Companhia de alguém familiar inibe memória de medo, descobre grupo de pesquisadores de Porto Alegre


Resultados do trabalho foram publicados no início deste ano em revista científica. Estudo foi feito com ratos. Primeira autora do artigo, Clarissa Penha, e a professora Jociane Myskiw, integram o grupo que publicou o artigo com a descoberta
Flávia Polo/Instituto do Cérebro
Memórias de medo podem ser extintas com a presença de pessoas familiares, como concluiu uma pesquisa de um grupo do Centro de Memória, do Instituto do Cérebro do Rio Grande do Sul. Os resultados obtidos no trabalho, desenvolvido entre 2017 e 2018, foram publicados no início deste ano na revista Procedings of the National Academy of Sciences of the United States of America, e divulgados na última sexta-feira (22) pelo Instituto.
Então estudante do mestrado em Gerontologia Biomédica, Clarissa Penha Farias assina o artigo como primeira autora, com os professores Cristiane Regina Guerino Furini, Jociane de Carvalha Myskiw e Ivan Izquierdo e os estudantes Eduarda Godfried Nachtigall, Jonny Anderson Kielbovicz Behling, Eduardo Silva de Assis Brasil e Letícia Bühler.
O problema é quando os medos são disfuncionais, ou seja, provocam ansiedades, fobias, transtorno de stress pós-traumático. Por isso, a extinção da memória de medo é pesquisada, observa a pesquisadora.
O estudo comprovou que as cobaias que foram expostas a uma mesma situação que provocava o medo, acabaram apagando aquela memória quando estavam acompanhadas de outra cobaia familiar. Seria uma forma de desprogramar esse medo e, portanto, eliminar determinada disfuncionalidade.
Mas a pesquisadora reforça a importância do medo para existência humana quando ele ocorre naturalmente. “As memórias de medo são extremamente fundamentais para nossa sobrevivência. Uma pessoa que não tem medo corre grave perigo no cotidiano.
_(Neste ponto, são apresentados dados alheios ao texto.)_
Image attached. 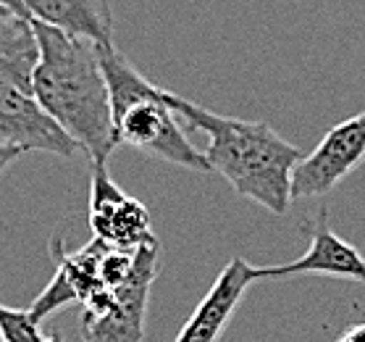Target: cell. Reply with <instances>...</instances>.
Instances as JSON below:
<instances>
[{
    "label": "cell",
    "instance_id": "cell-15",
    "mask_svg": "<svg viewBox=\"0 0 365 342\" xmlns=\"http://www.w3.org/2000/svg\"><path fill=\"white\" fill-rule=\"evenodd\" d=\"M336 342H349V340H347V334H341V337H339Z\"/></svg>",
    "mask_w": 365,
    "mask_h": 342
},
{
    "label": "cell",
    "instance_id": "cell-8",
    "mask_svg": "<svg viewBox=\"0 0 365 342\" xmlns=\"http://www.w3.org/2000/svg\"><path fill=\"white\" fill-rule=\"evenodd\" d=\"M310 248L299 258L282 263V266H255V279H287L299 274H321V276H339L363 282L365 279V258L360 256L355 245H349L329 226V211L321 208L316 218L307 224Z\"/></svg>",
    "mask_w": 365,
    "mask_h": 342
},
{
    "label": "cell",
    "instance_id": "cell-14",
    "mask_svg": "<svg viewBox=\"0 0 365 342\" xmlns=\"http://www.w3.org/2000/svg\"><path fill=\"white\" fill-rule=\"evenodd\" d=\"M347 340L349 342H365V324H357V326H352V329H347Z\"/></svg>",
    "mask_w": 365,
    "mask_h": 342
},
{
    "label": "cell",
    "instance_id": "cell-6",
    "mask_svg": "<svg viewBox=\"0 0 365 342\" xmlns=\"http://www.w3.org/2000/svg\"><path fill=\"white\" fill-rule=\"evenodd\" d=\"M90 226L95 240L108 248H140L155 240L145 203L126 195L108 174L106 164H92Z\"/></svg>",
    "mask_w": 365,
    "mask_h": 342
},
{
    "label": "cell",
    "instance_id": "cell-17",
    "mask_svg": "<svg viewBox=\"0 0 365 342\" xmlns=\"http://www.w3.org/2000/svg\"><path fill=\"white\" fill-rule=\"evenodd\" d=\"M0 342H6V340H3V332H0Z\"/></svg>",
    "mask_w": 365,
    "mask_h": 342
},
{
    "label": "cell",
    "instance_id": "cell-4",
    "mask_svg": "<svg viewBox=\"0 0 365 342\" xmlns=\"http://www.w3.org/2000/svg\"><path fill=\"white\" fill-rule=\"evenodd\" d=\"M160 242L150 240L137 248V261L129 279L113 287V306L106 313H84L82 340L84 342H142L145 313L153 282L158 279Z\"/></svg>",
    "mask_w": 365,
    "mask_h": 342
},
{
    "label": "cell",
    "instance_id": "cell-16",
    "mask_svg": "<svg viewBox=\"0 0 365 342\" xmlns=\"http://www.w3.org/2000/svg\"><path fill=\"white\" fill-rule=\"evenodd\" d=\"M3 14H9V9H3V6H0V16H3Z\"/></svg>",
    "mask_w": 365,
    "mask_h": 342
},
{
    "label": "cell",
    "instance_id": "cell-3",
    "mask_svg": "<svg viewBox=\"0 0 365 342\" xmlns=\"http://www.w3.org/2000/svg\"><path fill=\"white\" fill-rule=\"evenodd\" d=\"M95 51L108 84L110 126L116 148L126 145L190 171H210L202 151H197L182 132L179 119L168 103V90L142 76L140 69L124 53L116 51V45L95 42Z\"/></svg>",
    "mask_w": 365,
    "mask_h": 342
},
{
    "label": "cell",
    "instance_id": "cell-7",
    "mask_svg": "<svg viewBox=\"0 0 365 342\" xmlns=\"http://www.w3.org/2000/svg\"><path fill=\"white\" fill-rule=\"evenodd\" d=\"M0 145L21 153L42 151L71 159L79 148L53 119L40 109L32 92L0 84Z\"/></svg>",
    "mask_w": 365,
    "mask_h": 342
},
{
    "label": "cell",
    "instance_id": "cell-13",
    "mask_svg": "<svg viewBox=\"0 0 365 342\" xmlns=\"http://www.w3.org/2000/svg\"><path fill=\"white\" fill-rule=\"evenodd\" d=\"M0 6H3V9H9V11H14V14H19V16H26L24 3H21V0H0ZM26 19H29V16H26Z\"/></svg>",
    "mask_w": 365,
    "mask_h": 342
},
{
    "label": "cell",
    "instance_id": "cell-2",
    "mask_svg": "<svg viewBox=\"0 0 365 342\" xmlns=\"http://www.w3.org/2000/svg\"><path fill=\"white\" fill-rule=\"evenodd\" d=\"M168 103L176 119H184L207 137L202 156L210 171L224 176L237 195L263 206L274 216L287 213L292 171L305 156L297 145L287 142L266 121L221 116L174 92H168Z\"/></svg>",
    "mask_w": 365,
    "mask_h": 342
},
{
    "label": "cell",
    "instance_id": "cell-11",
    "mask_svg": "<svg viewBox=\"0 0 365 342\" xmlns=\"http://www.w3.org/2000/svg\"><path fill=\"white\" fill-rule=\"evenodd\" d=\"M0 332L6 342H45L40 321H34L29 308H9L0 306Z\"/></svg>",
    "mask_w": 365,
    "mask_h": 342
},
{
    "label": "cell",
    "instance_id": "cell-9",
    "mask_svg": "<svg viewBox=\"0 0 365 342\" xmlns=\"http://www.w3.org/2000/svg\"><path fill=\"white\" fill-rule=\"evenodd\" d=\"M252 282H257L255 266H250L245 258L229 261L174 342H218Z\"/></svg>",
    "mask_w": 365,
    "mask_h": 342
},
{
    "label": "cell",
    "instance_id": "cell-5",
    "mask_svg": "<svg viewBox=\"0 0 365 342\" xmlns=\"http://www.w3.org/2000/svg\"><path fill=\"white\" fill-rule=\"evenodd\" d=\"M365 159V111L331 126L316 151L299 159L292 171V201L321 198L355 171Z\"/></svg>",
    "mask_w": 365,
    "mask_h": 342
},
{
    "label": "cell",
    "instance_id": "cell-1",
    "mask_svg": "<svg viewBox=\"0 0 365 342\" xmlns=\"http://www.w3.org/2000/svg\"><path fill=\"white\" fill-rule=\"evenodd\" d=\"M37 37V66L32 71V95L76 148L92 164L108 166L116 151L110 126L108 84L98 64L95 42L74 37L56 26L32 21Z\"/></svg>",
    "mask_w": 365,
    "mask_h": 342
},
{
    "label": "cell",
    "instance_id": "cell-10",
    "mask_svg": "<svg viewBox=\"0 0 365 342\" xmlns=\"http://www.w3.org/2000/svg\"><path fill=\"white\" fill-rule=\"evenodd\" d=\"M26 16L90 42L113 45L110 0H21Z\"/></svg>",
    "mask_w": 365,
    "mask_h": 342
},
{
    "label": "cell",
    "instance_id": "cell-18",
    "mask_svg": "<svg viewBox=\"0 0 365 342\" xmlns=\"http://www.w3.org/2000/svg\"><path fill=\"white\" fill-rule=\"evenodd\" d=\"M363 282H365V279H363Z\"/></svg>",
    "mask_w": 365,
    "mask_h": 342
},
{
    "label": "cell",
    "instance_id": "cell-12",
    "mask_svg": "<svg viewBox=\"0 0 365 342\" xmlns=\"http://www.w3.org/2000/svg\"><path fill=\"white\" fill-rule=\"evenodd\" d=\"M71 303H79L76 301V292L71 290V284L66 282V276L56 268V274H53L50 284L37 295V301L32 303L29 313H32L34 321H45L53 311L63 308V306H71Z\"/></svg>",
    "mask_w": 365,
    "mask_h": 342
}]
</instances>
Pense em uma pessoa que vai atravessar a rua e não tem medo”, comenta Clarissa.
Estudo foi publicado em revista científica internacional
Reprodução
Pesquisa com ratos
Os resultados foram obtidos através do estudo de ratos wistar, comumente usados em pesquisas básicas, ou seja, mediante utilização de animais. Em um primeiro momento, os ratos foram expostos a um ambiente neutro. Depois, receberam estímulos elétricos, dentro do mesmo local onde estavam.
“Com estimulo elétrico, o ambiente se torna aversivo”, explica. Os pesquisadores dividiram os animais em dois grupos: alguns passaram por todas as etapas sozinhos e outros retornaram ao local neutro, sem os estímulos elétricos, com um outro animal que era familiar.
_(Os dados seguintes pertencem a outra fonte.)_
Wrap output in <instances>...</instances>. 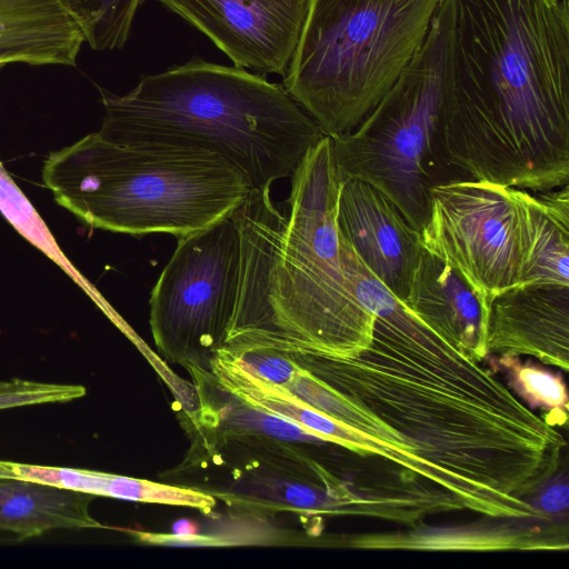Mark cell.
I'll return each instance as SVG.
<instances>
[{
  "label": "cell",
  "mask_w": 569,
  "mask_h": 569,
  "mask_svg": "<svg viewBox=\"0 0 569 569\" xmlns=\"http://www.w3.org/2000/svg\"><path fill=\"white\" fill-rule=\"evenodd\" d=\"M403 302L469 359L481 362L488 356L489 302L455 268L425 248Z\"/></svg>",
  "instance_id": "obj_13"
},
{
  "label": "cell",
  "mask_w": 569,
  "mask_h": 569,
  "mask_svg": "<svg viewBox=\"0 0 569 569\" xmlns=\"http://www.w3.org/2000/svg\"><path fill=\"white\" fill-rule=\"evenodd\" d=\"M43 184L94 229L179 238L230 217L251 187L210 153L109 142L98 132L50 152Z\"/></svg>",
  "instance_id": "obj_5"
},
{
  "label": "cell",
  "mask_w": 569,
  "mask_h": 569,
  "mask_svg": "<svg viewBox=\"0 0 569 569\" xmlns=\"http://www.w3.org/2000/svg\"><path fill=\"white\" fill-rule=\"evenodd\" d=\"M343 259L375 317L370 345L342 358L283 352L376 420L388 443L460 478L503 518H538L525 496L559 466L562 435L427 326L352 249Z\"/></svg>",
  "instance_id": "obj_1"
},
{
  "label": "cell",
  "mask_w": 569,
  "mask_h": 569,
  "mask_svg": "<svg viewBox=\"0 0 569 569\" xmlns=\"http://www.w3.org/2000/svg\"><path fill=\"white\" fill-rule=\"evenodd\" d=\"M443 61L440 3L423 46L395 86L356 128L331 138L339 178L359 179L381 191L420 232L431 189L467 179L447 161L440 140Z\"/></svg>",
  "instance_id": "obj_7"
},
{
  "label": "cell",
  "mask_w": 569,
  "mask_h": 569,
  "mask_svg": "<svg viewBox=\"0 0 569 569\" xmlns=\"http://www.w3.org/2000/svg\"><path fill=\"white\" fill-rule=\"evenodd\" d=\"M487 353L531 356L568 371L569 286L521 284L489 305Z\"/></svg>",
  "instance_id": "obj_12"
},
{
  "label": "cell",
  "mask_w": 569,
  "mask_h": 569,
  "mask_svg": "<svg viewBox=\"0 0 569 569\" xmlns=\"http://www.w3.org/2000/svg\"><path fill=\"white\" fill-rule=\"evenodd\" d=\"M84 37L57 0H0V68L74 66Z\"/></svg>",
  "instance_id": "obj_15"
},
{
  "label": "cell",
  "mask_w": 569,
  "mask_h": 569,
  "mask_svg": "<svg viewBox=\"0 0 569 569\" xmlns=\"http://www.w3.org/2000/svg\"><path fill=\"white\" fill-rule=\"evenodd\" d=\"M337 224L369 271L405 301L423 250L421 233L381 191L359 179H340Z\"/></svg>",
  "instance_id": "obj_11"
},
{
  "label": "cell",
  "mask_w": 569,
  "mask_h": 569,
  "mask_svg": "<svg viewBox=\"0 0 569 569\" xmlns=\"http://www.w3.org/2000/svg\"><path fill=\"white\" fill-rule=\"evenodd\" d=\"M568 481L567 465L560 463L527 492L525 498L539 519L568 526Z\"/></svg>",
  "instance_id": "obj_23"
},
{
  "label": "cell",
  "mask_w": 569,
  "mask_h": 569,
  "mask_svg": "<svg viewBox=\"0 0 569 569\" xmlns=\"http://www.w3.org/2000/svg\"><path fill=\"white\" fill-rule=\"evenodd\" d=\"M495 356L496 370L502 372L509 387L531 410L541 409L543 420L551 427H565L568 421V392L561 373L550 371L519 356Z\"/></svg>",
  "instance_id": "obj_18"
},
{
  "label": "cell",
  "mask_w": 569,
  "mask_h": 569,
  "mask_svg": "<svg viewBox=\"0 0 569 569\" xmlns=\"http://www.w3.org/2000/svg\"><path fill=\"white\" fill-rule=\"evenodd\" d=\"M0 212L23 238L57 263L87 292H91L90 284L63 254L36 208L16 184L1 162Z\"/></svg>",
  "instance_id": "obj_20"
},
{
  "label": "cell",
  "mask_w": 569,
  "mask_h": 569,
  "mask_svg": "<svg viewBox=\"0 0 569 569\" xmlns=\"http://www.w3.org/2000/svg\"><path fill=\"white\" fill-rule=\"evenodd\" d=\"M91 495L33 480L0 477V529L26 539L53 529L97 528Z\"/></svg>",
  "instance_id": "obj_16"
},
{
  "label": "cell",
  "mask_w": 569,
  "mask_h": 569,
  "mask_svg": "<svg viewBox=\"0 0 569 569\" xmlns=\"http://www.w3.org/2000/svg\"><path fill=\"white\" fill-rule=\"evenodd\" d=\"M422 247L455 268L486 300L521 283L526 230L521 190L477 180L431 189Z\"/></svg>",
  "instance_id": "obj_9"
},
{
  "label": "cell",
  "mask_w": 569,
  "mask_h": 569,
  "mask_svg": "<svg viewBox=\"0 0 569 569\" xmlns=\"http://www.w3.org/2000/svg\"><path fill=\"white\" fill-rule=\"evenodd\" d=\"M243 369L258 379L283 386L297 365L282 351L264 347H222Z\"/></svg>",
  "instance_id": "obj_24"
},
{
  "label": "cell",
  "mask_w": 569,
  "mask_h": 569,
  "mask_svg": "<svg viewBox=\"0 0 569 569\" xmlns=\"http://www.w3.org/2000/svg\"><path fill=\"white\" fill-rule=\"evenodd\" d=\"M232 216V214H231ZM179 238L150 297V328L169 361L209 370L237 301L239 237L232 217Z\"/></svg>",
  "instance_id": "obj_8"
},
{
  "label": "cell",
  "mask_w": 569,
  "mask_h": 569,
  "mask_svg": "<svg viewBox=\"0 0 569 569\" xmlns=\"http://www.w3.org/2000/svg\"><path fill=\"white\" fill-rule=\"evenodd\" d=\"M291 178L288 216L270 188L251 189L231 216L240 258L224 347L353 356L370 345L375 317L356 298L341 253L330 137L307 151Z\"/></svg>",
  "instance_id": "obj_3"
},
{
  "label": "cell",
  "mask_w": 569,
  "mask_h": 569,
  "mask_svg": "<svg viewBox=\"0 0 569 569\" xmlns=\"http://www.w3.org/2000/svg\"><path fill=\"white\" fill-rule=\"evenodd\" d=\"M108 497L191 507L202 511H209L216 505L212 496L200 491L117 475H111Z\"/></svg>",
  "instance_id": "obj_21"
},
{
  "label": "cell",
  "mask_w": 569,
  "mask_h": 569,
  "mask_svg": "<svg viewBox=\"0 0 569 569\" xmlns=\"http://www.w3.org/2000/svg\"><path fill=\"white\" fill-rule=\"evenodd\" d=\"M442 0H311L283 89L330 138L356 128L427 38Z\"/></svg>",
  "instance_id": "obj_6"
},
{
  "label": "cell",
  "mask_w": 569,
  "mask_h": 569,
  "mask_svg": "<svg viewBox=\"0 0 569 569\" xmlns=\"http://www.w3.org/2000/svg\"><path fill=\"white\" fill-rule=\"evenodd\" d=\"M93 50L121 48L144 0H57Z\"/></svg>",
  "instance_id": "obj_19"
},
{
  "label": "cell",
  "mask_w": 569,
  "mask_h": 569,
  "mask_svg": "<svg viewBox=\"0 0 569 569\" xmlns=\"http://www.w3.org/2000/svg\"><path fill=\"white\" fill-rule=\"evenodd\" d=\"M526 259L521 284L569 286V184L529 192L521 190Z\"/></svg>",
  "instance_id": "obj_17"
},
{
  "label": "cell",
  "mask_w": 569,
  "mask_h": 569,
  "mask_svg": "<svg viewBox=\"0 0 569 569\" xmlns=\"http://www.w3.org/2000/svg\"><path fill=\"white\" fill-rule=\"evenodd\" d=\"M451 527L415 526L393 533H362L348 539L359 549L423 551L567 550L568 526L537 518H500Z\"/></svg>",
  "instance_id": "obj_14"
},
{
  "label": "cell",
  "mask_w": 569,
  "mask_h": 569,
  "mask_svg": "<svg viewBox=\"0 0 569 569\" xmlns=\"http://www.w3.org/2000/svg\"><path fill=\"white\" fill-rule=\"evenodd\" d=\"M84 395L86 388L79 385L11 379L0 382V410L40 403L68 402Z\"/></svg>",
  "instance_id": "obj_22"
},
{
  "label": "cell",
  "mask_w": 569,
  "mask_h": 569,
  "mask_svg": "<svg viewBox=\"0 0 569 569\" xmlns=\"http://www.w3.org/2000/svg\"><path fill=\"white\" fill-rule=\"evenodd\" d=\"M439 133L465 178L569 184L568 0H442Z\"/></svg>",
  "instance_id": "obj_2"
},
{
  "label": "cell",
  "mask_w": 569,
  "mask_h": 569,
  "mask_svg": "<svg viewBox=\"0 0 569 569\" xmlns=\"http://www.w3.org/2000/svg\"><path fill=\"white\" fill-rule=\"evenodd\" d=\"M101 94L104 140L214 154L251 189L291 177L326 136L283 87L201 59L147 76L124 96Z\"/></svg>",
  "instance_id": "obj_4"
},
{
  "label": "cell",
  "mask_w": 569,
  "mask_h": 569,
  "mask_svg": "<svg viewBox=\"0 0 569 569\" xmlns=\"http://www.w3.org/2000/svg\"><path fill=\"white\" fill-rule=\"evenodd\" d=\"M209 37L234 67L284 76L311 0H158Z\"/></svg>",
  "instance_id": "obj_10"
}]
</instances>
“Aí deixamos ele, para que ele faça essa nova associação: ‘Levei choque, mas agora não levo mais’. Isso a gente chama de extinção. Nosso grupo investigou como a presença de um animal familiar impactaria nessa extinção”, comenta Clarissa.
Foi constatado então que o suporte social, ou seja, a companhia de alguém familiar, inibe a lembrança da situação de medo vivida.
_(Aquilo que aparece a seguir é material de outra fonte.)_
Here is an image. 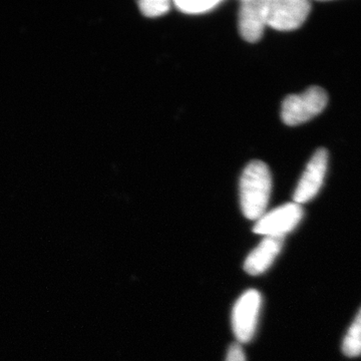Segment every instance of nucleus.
Wrapping results in <instances>:
<instances>
[{
  "instance_id": "1",
  "label": "nucleus",
  "mask_w": 361,
  "mask_h": 361,
  "mask_svg": "<svg viewBox=\"0 0 361 361\" xmlns=\"http://www.w3.org/2000/svg\"><path fill=\"white\" fill-rule=\"evenodd\" d=\"M272 177L262 161H252L244 169L240 179V204L249 220L257 221L264 215L270 200Z\"/></svg>"
},
{
  "instance_id": "2",
  "label": "nucleus",
  "mask_w": 361,
  "mask_h": 361,
  "mask_svg": "<svg viewBox=\"0 0 361 361\" xmlns=\"http://www.w3.org/2000/svg\"><path fill=\"white\" fill-rule=\"evenodd\" d=\"M327 103L329 96L322 87H308L302 94H291L284 99L282 121L287 126L301 125L322 114Z\"/></svg>"
},
{
  "instance_id": "3",
  "label": "nucleus",
  "mask_w": 361,
  "mask_h": 361,
  "mask_svg": "<svg viewBox=\"0 0 361 361\" xmlns=\"http://www.w3.org/2000/svg\"><path fill=\"white\" fill-rule=\"evenodd\" d=\"M262 296L257 290L246 291L239 297L232 311V329L239 344L248 343L257 329Z\"/></svg>"
},
{
  "instance_id": "4",
  "label": "nucleus",
  "mask_w": 361,
  "mask_h": 361,
  "mask_svg": "<svg viewBox=\"0 0 361 361\" xmlns=\"http://www.w3.org/2000/svg\"><path fill=\"white\" fill-rule=\"evenodd\" d=\"M310 11L307 0H267L266 25L280 32L295 30L305 23Z\"/></svg>"
},
{
  "instance_id": "5",
  "label": "nucleus",
  "mask_w": 361,
  "mask_h": 361,
  "mask_svg": "<svg viewBox=\"0 0 361 361\" xmlns=\"http://www.w3.org/2000/svg\"><path fill=\"white\" fill-rule=\"evenodd\" d=\"M302 206L287 203L261 216L254 225L253 232L264 237L284 238L293 231L303 218Z\"/></svg>"
},
{
  "instance_id": "6",
  "label": "nucleus",
  "mask_w": 361,
  "mask_h": 361,
  "mask_svg": "<svg viewBox=\"0 0 361 361\" xmlns=\"http://www.w3.org/2000/svg\"><path fill=\"white\" fill-rule=\"evenodd\" d=\"M327 167L329 152L323 148L318 149L308 161L305 171L299 180L293 195L294 203L302 205L312 200L319 193L326 175Z\"/></svg>"
},
{
  "instance_id": "7",
  "label": "nucleus",
  "mask_w": 361,
  "mask_h": 361,
  "mask_svg": "<svg viewBox=\"0 0 361 361\" xmlns=\"http://www.w3.org/2000/svg\"><path fill=\"white\" fill-rule=\"evenodd\" d=\"M267 0H243L240 4L239 32L246 42H257L266 26Z\"/></svg>"
},
{
  "instance_id": "8",
  "label": "nucleus",
  "mask_w": 361,
  "mask_h": 361,
  "mask_svg": "<svg viewBox=\"0 0 361 361\" xmlns=\"http://www.w3.org/2000/svg\"><path fill=\"white\" fill-rule=\"evenodd\" d=\"M284 238L265 237L253 251L247 256L244 270L248 274L257 276L269 269L283 248Z\"/></svg>"
},
{
  "instance_id": "9",
  "label": "nucleus",
  "mask_w": 361,
  "mask_h": 361,
  "mask_svg": "<svg viewBox=\"0 0 361 361\" xmlns=\"http://www.w3.org/2000/svg\"><path fill=\"white\" fill-rule=\"evenodd\" d=\"M342 351L348 357L361 355V308L344 336Z\"/></svg>"
},
{
  "instance_id": "10",
  "label": "nucleus",
  "mask_w": 361,
  "mask_h": 361,
  "mask_svg": "<svg viewBox=\"0 0 361 361\" xmlns=\"http://www.w3.org/2000/svg\"><path fill=\"white\" fill-rule=\"evenodd\" d=\"M222 4V0H177L175 1V6L180 13L186 14L207 13Z\"/></svg>"
},
{
  "instance_id": "11",
  "label": "nucleus",
  "mask_w": 361,
  "mask_h": 361,
  "mask_svg": "<svg viewBox=\"0 0 361 361\" xmlns=\"http://www.w3.org/2000/svg\"><path fill=\"white\" fill-rule=\"evenodd\" d=\"M144 16L148 18H157L169 13L171 2L168 0H142L137 2Z\"/></svg>"
},
{
  "instance_id": "12",
  "label": "nucleus",
  "mask_w": 361,
  "mask_h": 361,
  "mask_svg": "<svg viewBox=\"0 0 361 361\" xmlns=\"http://www.w3.org/2000/svg\"><path fill=\"white\" fill-rule=\"evenodd\" d=\"M226 361H246L245 353L241 344L235 343L230 345L226 356Z\"/></svg>"
}]
</instances>
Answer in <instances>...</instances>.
Nos seres humanos, a descoberta teria um impacto importante. “Imagine que alguém vá todo dia ao banco. Em um dia, é assaltada. Só que, no outro dia, vai ao mesmo lugar, com uma pessoa conhecida. Aí não ficará com medo, não sentirá calafrio, frio na espinha”.
Para o tratamento de casos assim, é comum que a pessoa passe pela terapia de exposição, ou seja, quando é colocada em contato com a fonte do medo até que consiga ressignificá-lo em sua mente, lembra a pesquisadora.
“Para isso, a pessoa precisa ser exposta novamente [ao seu medo]. Com o suporte social, nos ratos, a gente viu que o animal não precisou sentir esse medo de novo”, diz a professora.
Regiões do cérebro
Os pesquisadores também constataram que a extinção do medo com suporte social ativa uma parte diferente do cérebro da que é utilizada quando o animal extingue o medo sozinho.
“Identificamos que essa memória de extinção depende de síntese de proteínas no córtex pré-frontal e não no hipocampo”, diz a pesquisadora.
“Esses achados contribuem na compreensão da memória de extinção com a presença de alguém familiar, e pode abrir portas para novos achados. Quem sabe daqui a pouco sendo pesquisado em humanos”, comenta.
“Até então, ninguém tinha descoberto essa questão. Se sabia que o suporte social amenizaria os sintomas de medo, mas até então nenhum experimento viu que suporte social podia inibir a memória de medo”, conclui a pesquisadora, que prosseguirá a pesquisar o tema no doutorado.